YOUR OBJECTIVE
Please output exactly the lines below, starting at the line that has "含内容文字的虎年元旦手抄报及简笔画合集，简单漂亮，可收藏备用" and ending at the line that has "西麦高纤谷物黑麦燕麦片不加蔗糖", both included; leave out all pictures and include nothing else.

DATASET EXTRACT
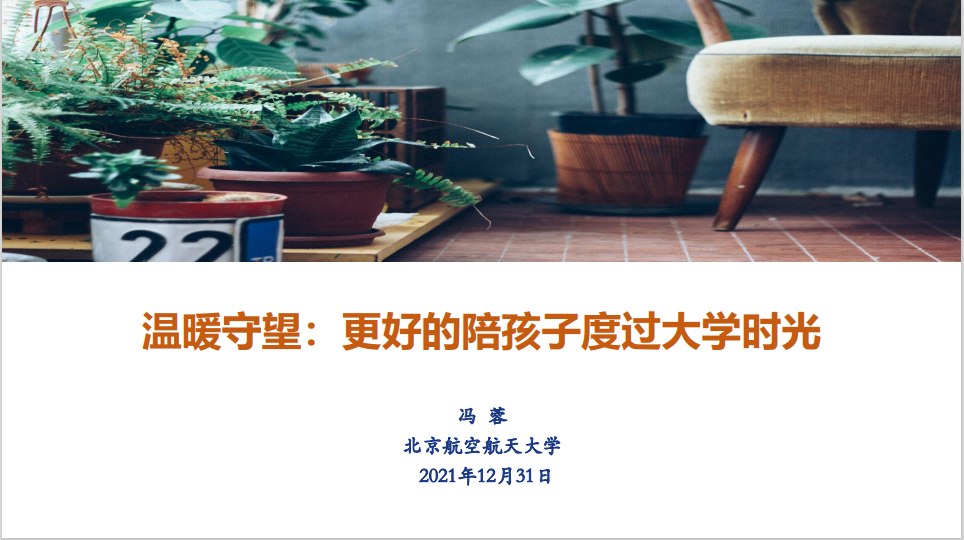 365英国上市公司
--
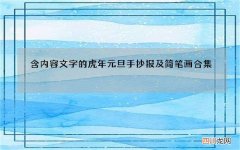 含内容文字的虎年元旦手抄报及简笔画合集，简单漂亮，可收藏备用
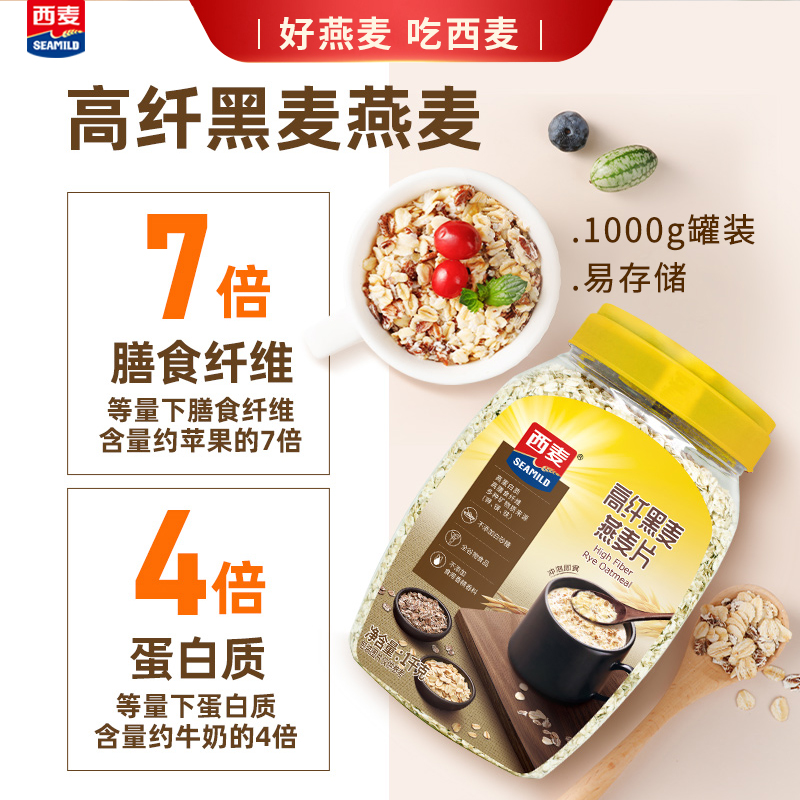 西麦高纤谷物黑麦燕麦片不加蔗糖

RESULT OF THIS TASK
 含内容文字的虎年元旦手抄报及简笔画合集，简单漂亮，可收藏备用
 西麦高纤谷物黑麦燕麦片不加蔗糖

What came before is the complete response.